## Data listing
-- begin --

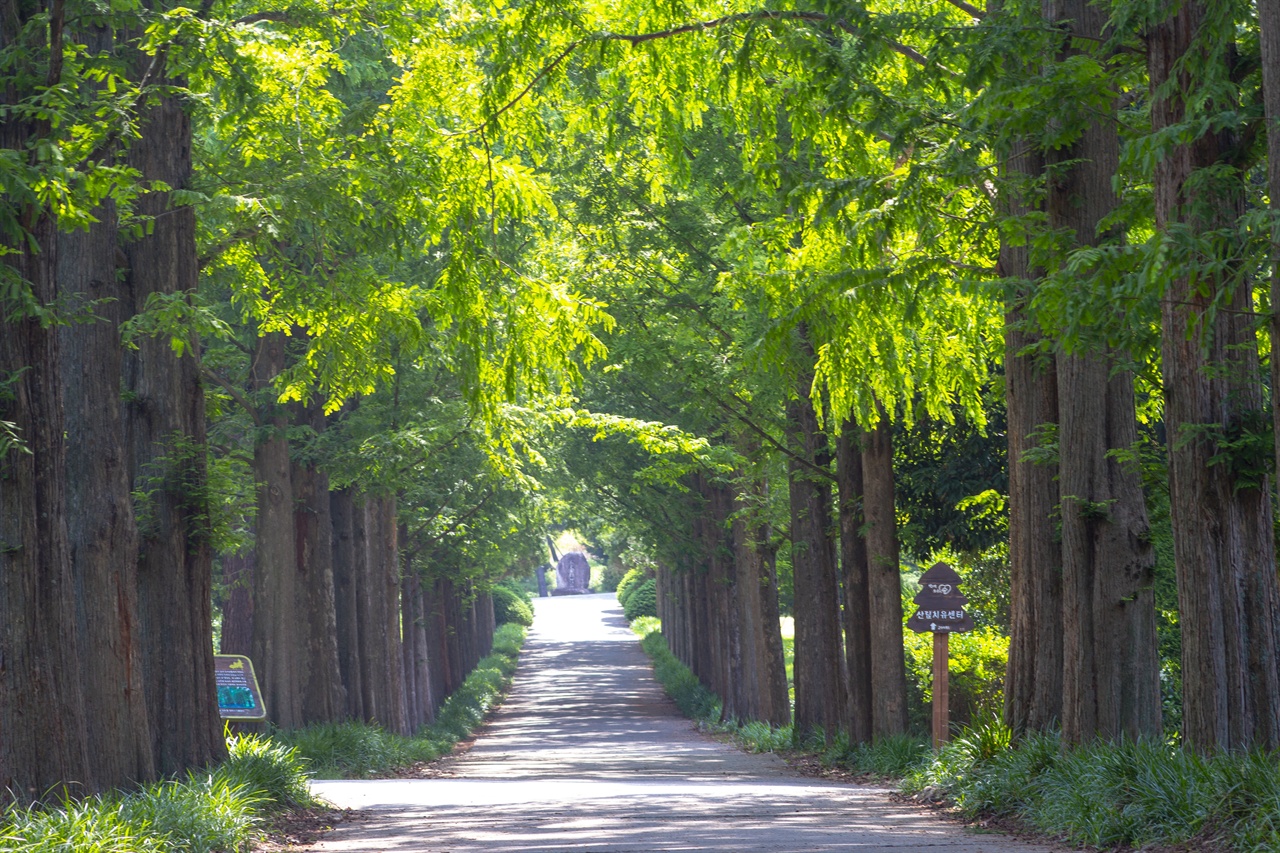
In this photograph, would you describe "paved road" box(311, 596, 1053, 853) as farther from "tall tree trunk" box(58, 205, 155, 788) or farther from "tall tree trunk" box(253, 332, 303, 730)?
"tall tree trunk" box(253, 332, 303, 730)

-- end --
-- begin --

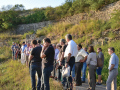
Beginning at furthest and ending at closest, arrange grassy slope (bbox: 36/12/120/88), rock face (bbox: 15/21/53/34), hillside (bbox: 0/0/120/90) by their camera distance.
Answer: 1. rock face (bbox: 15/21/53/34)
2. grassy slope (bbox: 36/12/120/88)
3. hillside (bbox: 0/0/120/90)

-- end --
-- begin --

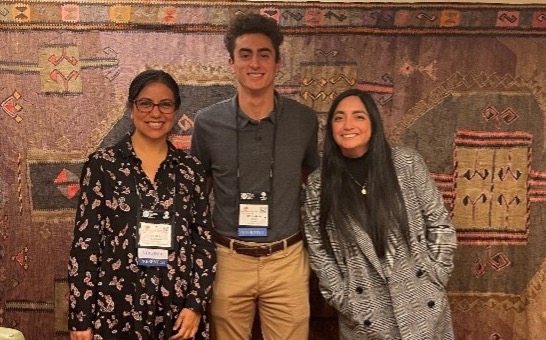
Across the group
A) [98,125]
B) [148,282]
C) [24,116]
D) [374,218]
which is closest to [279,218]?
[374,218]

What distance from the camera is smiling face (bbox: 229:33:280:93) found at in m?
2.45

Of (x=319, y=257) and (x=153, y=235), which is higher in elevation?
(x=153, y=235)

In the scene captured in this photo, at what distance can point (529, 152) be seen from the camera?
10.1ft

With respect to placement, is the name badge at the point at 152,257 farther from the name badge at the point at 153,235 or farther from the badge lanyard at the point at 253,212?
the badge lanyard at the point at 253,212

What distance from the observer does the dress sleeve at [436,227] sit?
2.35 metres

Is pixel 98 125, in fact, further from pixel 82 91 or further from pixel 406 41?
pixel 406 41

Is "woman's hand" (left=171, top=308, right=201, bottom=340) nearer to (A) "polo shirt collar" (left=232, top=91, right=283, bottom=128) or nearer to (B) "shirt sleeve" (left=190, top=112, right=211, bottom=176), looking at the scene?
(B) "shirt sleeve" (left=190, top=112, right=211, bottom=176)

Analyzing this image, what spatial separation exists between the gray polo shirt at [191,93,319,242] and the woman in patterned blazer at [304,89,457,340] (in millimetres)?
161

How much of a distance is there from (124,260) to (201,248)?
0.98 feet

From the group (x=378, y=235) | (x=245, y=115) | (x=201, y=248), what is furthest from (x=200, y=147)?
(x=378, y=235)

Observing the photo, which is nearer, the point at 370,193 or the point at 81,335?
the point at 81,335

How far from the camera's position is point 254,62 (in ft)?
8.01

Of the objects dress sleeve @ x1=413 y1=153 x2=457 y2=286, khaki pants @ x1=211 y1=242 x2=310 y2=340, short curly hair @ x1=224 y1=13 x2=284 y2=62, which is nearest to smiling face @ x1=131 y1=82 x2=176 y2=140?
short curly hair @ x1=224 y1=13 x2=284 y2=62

-- end --

## Problem to solve
Count the lines in the material above that contain the word "group", matching case exactly, and reply with the number alone.

## Final result
2